### Exercise
Apart from the pictures, please restate every entry below exactly.

Top of Data records

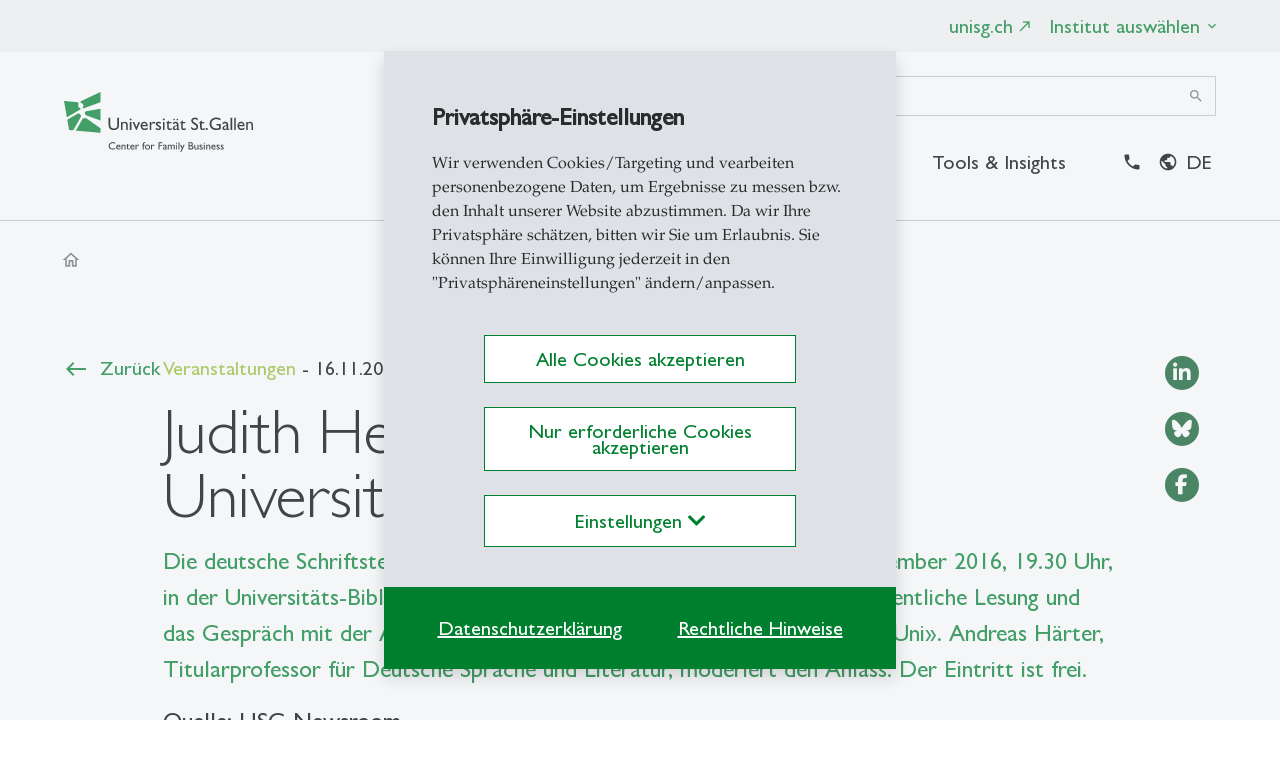

--- FILE ---
content_type: application/x-javascript
request_url: https://cfb.unisg.ch/typo3conf/ext/template_local/Resources/Public/JavaScript/cs2gdprlink.min.js?bust=v260107
body_size: 185
content:
require(["jquery"],function(t){t(".gdpr-check").each(function(){$form=($check=t(this)).closest("form"),$cegdprFormId=t(this).parents('[id^="c"]:first').prop("id").substring(1),($submit=$form.find('[type="submit"]')).on("click",function(){if(gdprFormId=$cegdprFormId,$check.is(":checked"))return $form.find(".has-error:visible").length||saveFormConsent($form),!1})}),window.closeGdprOverlay=function(){t("#gdrp-cookieoverlay").css("width","0"),t("body").removeClass("static"),t("html").removeClass("static")},window.checkFunction=function(){var s=document.getElementById("cs2gdpr-cookiebanner");s?"none"!==window.getComputedStyle(s).display&&(t("body").addClass("static"),t("html").addClass("static")):(t("body").removeClass("static"),t("html").removeClass("static"))},t(".cs2gdprlink").on("click",function(s){s.preventDefault(),s.stopPropagation(),t("#cs2gdprmodal").modal()})});


--- FILE ---
content_type: application/x-javascript
request_url: https://cfb.unisg.ch/typo3conf/ext/cs2_prototypes/src/dist/scripts/bodyScrollLock.min.js?bust=v260107
body_size: 1142
content:
!function(e,o){if("function"==typeof define&&define.amd)define(["exports"],o);else if("undefined"!=typeof exports)o(exports);else{var t={};o(t),e.bodyScrollLock=t}}(this,(function(e){"use strict";Object.defineProperty(e,"__esModule",{value:!0});var o=!1;if("undefined"!=typeof window){var t={get passive(){o=!0}};window.addEventListener("testPassive",null,t),window.removeEventListener("testPassive",null,t)}var n="undefined"!=typeof window&&window.navigator&&window.navigator.platform&&(/iP(ad|hone|od)/.test(window.navigator.platform)||"MacIntel"===window.navigator.platform&&1<window.navigator.maxTouchPoints),i=[],r=!1,d=-1,l=void 0,c=void 0,s=void 0,u=function(e){return i.some((function(o){return!(!o.options.allowTouchMove||!o.options.allowTouchMove(e))}))},a=function(e){var o=e||window.event;return!!u(o.target)||1<o.touches.length||(o.preventDefault&&o.preventDefault(),!1)},v=function(){void 0!==s&&(document.body.style.paddingRight=s,s=void 0),void 0!==l&&(document.body.style.overflow=l,l=void 0)},f=function(){if(void 0!==c){var e=-parseInt(document.body.style.top,10),o=-parseInt(document.body.style.left,10);document.body.style.position=c.position,document.body.style.top=c.top,document.body.style.left=c.left,window.scrollTo(o,e),c=void 0}};e.disableBodyScroll=function(e,t){if(e){if(!i.some((function(o){return o.targetElement===e}))){var v={targetElement:e,options:t||{}};i=[].concat(function(e){if(Array.isArray(e)){for(var o=0,t=Array(e.length);o<e.length;o++)t[o]=e[o];return t}return Array.from(e)}(i),[v]),n?window.requestAnimationFrame((function(){if(void 0===c){c={position:document.body.style.position,top:document.body.style.top,left:document.body.style.left};var e=window,o=e.scrollY,t=e.scrollX,n=e.innerHeight;document.body.style.position="fixed",document.body.style.top=-o,document.body.style.left=-t,setTimeout((function(){return window.requestAnimationFrame((function(){var e=n-window.innerHeight;e&&n<=o&&(document.body.style.top=-(o+e))}))}),300)}})):function(e){if(void 0===s){var o=!!e&&!0===e.reserveScrollBarGap,t=window.innerWidth-document.documentElement.clientWidth;if(o&&0<t){var n=parseInt(window.getComputedStyle(document.body).getPropertyValue("padding-right"),10);s=document.body.style.paddingRight,document.body.style.paddingRight=n+t+"px"}}void 0===l&&(l=document.body.style.overflow,document.body.style.overflow="hidden")}(t),n&&(e.ontouchstart=function(e){1===e.targetTouches.length&&(d=e.targetTouches[0].clientY)},e.ontouchmove=function(o){var t,n,i,r;1===o.targetTouches.length&&(n=e,r=(t=o).targetTouches[0].clientY-d,!u(t.target)&&(n&&0===n.scrollTop&&0<r||(i=n)&&i.scrollHeight-i.scrollTop<=i.clientHeight&&r<0?a(t):t.stopPropagation()))},r||(document.addEventListener("touchmove",a,o?{passive:!1}:void 0),r=!0))}}else console.error("disableBodyScroll unsuccessful - targetElement must be provided when calling disableBodyScroll on IOS devices.")},e.clearAllBodyScrollLocks=function(){n&&(i.forEach((function(e){e.targetElement.ontouchstart=null,e.targetElement.ontouchmove=null})),r&&(document.removeEventListener("touchmove",a,o?{passive:!1}:void 0),r=!1),d=-1),n?f():v(),i=[]},e.enableBodyScroll=function(e){e?(i=i.filter((function(o){return o.targetElement!==e})),n&&(e.ontouchstart=null,e.ontouchmove=null,r&&0===i.length&&(document.removeEventListener("touchmove",a,o?{passive:!1}:void 0),r=!1)),n?f():v()):console.error("enableBodyScroll unsuccessful - targetElement must be provided when calling enableBodyScroll on IOS devices.")}}));
//# sourceMappingURL=maps/bodyScrollLock.min.js.map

Bottom of Data records

### Answer
--- FILE ---
content_type: application/x-javascript
request_url: https://cfb.unisg.ch/typo3conf/ext/template_local/Resources/Public/JavaScript/cs2gdprlink.min.js?bust=v260107
body_size: 185
content:
require(["jquery"],function(t){t(".gdpr-check").each(function(){$form=($check=t(this)).closest("form"),$cegdprFormId=t(this).parents('[id^="c"]:first').prop("id").substring(1),($submit=$form.find('[type="submit"]')).on("click",function(){if(gdprFormId=$cegdprFormId,$check.is(":checked"))return $form.find(".has-error:visible").length||saveFormConsent($form),!1})}),window.closeGdprOverlay=function(){t("#gdrp-cookieoverlay").css("width","0"),t("body").removeClass("static"),t("html").removeClass("static")},window.checkFunction=function(){var s=document.getElementById("cs2gdpr-cookiebanner");s?"none"!==window.getComputedStyle(s).display&&(t("body").addClass("static"),t("html").addClass("static")):(t("body").removeClass("static"),t("html").removeClass("static"))},t(".cs2gdprlink").on("click",function(s){s.preventDefault(),s.stopPropagation(),t("#cs2gdprmodal").modal()})});


--- FILE ---
content_type: application/x-javascript
request_url: https://cfb.unisg.ch/typo3conf/ext/cs2_prototypes/src/dist/scripts/bodyScrollLock.min.js?bust=v260107
body_size: 1142
content:
!function(e,o){if("function"==typeof define&&define.amd)define(["exports"],o);else if("undefined"!=typeof exports)o(exports);else{var t={};o(t),e.bodyScrollLock=t}}(this,(function(e){"use strict";Object.defineProperty(e,"__esModule",{value:!0});var o=!1;if("undefined"!=typeof window){var t={get passive(){o=!0}};window.addEventListener("testPassive",null,t),window.removeEventListener("testPassive",null,t)}var n="undefined"!=typeof window&&window.navigator&&window.navigator.platform&&(/iP(ad|hone|od)/.test(window.navigator.platform)||"MacIntel"===window.navigator.platform&&1<window.navigator.maxTouchPoints),i=[],r=!1,d=-1,l=void 0,c=void 0,s=void 0,u=function(e){return i.some((function(o){return!(!o.options.allowTouchMove||!o.options.allowTouchMove(e))}))},a=function(e){var o=e||window.event;return!!u(o.target)||1<o.touches.length||(o.preventDefault&&o.preventDefault(),!1)},v=function(){void 0!==s&&(document.body.style.paddingRight=s,s=void 0),void 0!==l&&(document.body.style.overflow=l,l=void 0)},f=function(){if(void 0!==c){var e=-parseInt(document.body.style.top,10),o=-parseInt(document.body.style.left,10);document.body.style.position=c.position,document.body.style.top=c.top,document.body.style.left=c.left,window.scrollTo(o,e),c=void 0}};e.disableBodyScroll=function(e,t){if(e){if(!i.some((function(o){return o.targetElement===e}))){var v={targetElement:e,options:t||{}};i=[].concat(function(e){if(Array.isArray(e)){for(var o=0,t=Array(e.length);o<e.length;o++)t[o]=e[o];return t}return Array.from(e)}(i),[v]),n?window.requestAnimationFrame((function(){if(void 0===c){c={position:document.body.style.position,top:document.body.style.top,left:document.body.style.left};var e=window,o=e.scrollY,t=e.scrollX,n=e.innerHeight;document.body.style.position="fixed",document.body.style.top=-o,document.body.style.left=-t,setTimeout((function(){return window.requestAnimationFrame((function(){var e=n-window.innerHeight;e&&n<=o&&(document.body.style.top=-(o+e))}))}),300)}})):function(e){if(void 0===s){var o=!!e&&!0===e.reserveScrollBarGap,t=window.innerWidth-document.documentElement.clientWidth;if(o&&0<t){var n=parseInt(window.getComputedStyle(document.body).getPropertyValue("padding-right"),10);s=document.body.style.paddingRight,document.body.style.paddingRight=n+t+"px"}}void 0===l&&(l=document.body.style.overflow,document.body.style.overflow="hidden")}(t),n&&(e.ontouchstart=function(e){1===e.targetTouches.length&&(d=e.targetTouches[0].clientY)},e.ontouchmove=function(o){var t,n,i,r;1===o.targetTouches.length&&(n=e,r=(t=o).targetTouches[0].clientY-d,!u(t.target)&&(n&&0===n.scrollTop&&0<r||(i=n)&&i.scrollHeight-i.scrollTop<=i.clientHeight&&r<0?a(t):t.stopPropagation()))},r||(document.addEventListener("touchmove",a,o?{passive:!1}:void 0),r=!0))}}else console.error("disableBodyScroll unsuccessful - targetElement must be provided when calling disableBodyScroll on IOS devices.")},e.clearAllBodyScrollLocks=function(){n&&(i.forEach((function(e){e.targetElement.ontouchstart=null,e.targetElement.ontouchmove=null})),r&&(document.removeEventListener("touchmove",a,o?{passive:!1}:void 0),r=!1),d=-1),n?f():v(),i=[]},e.enableBodyScroll=function(e){e?(i=i.filter((function(o){return o.targetElement!==e})),n&&(e.ontouchstart=null,e.ontouchmove=null,r&&0===i.length&&(document.removeEventListener("touchmove",a,o?{passive:!1}:void 0),r=!1)),n?f():v()):console.error("enableBodyScroll unsuccessful - targetElement must be provided when calling enableBodyScroll on IOS devices.")}}));
//# sourceMappingURL=maps/bodyScrollLock.min.js.map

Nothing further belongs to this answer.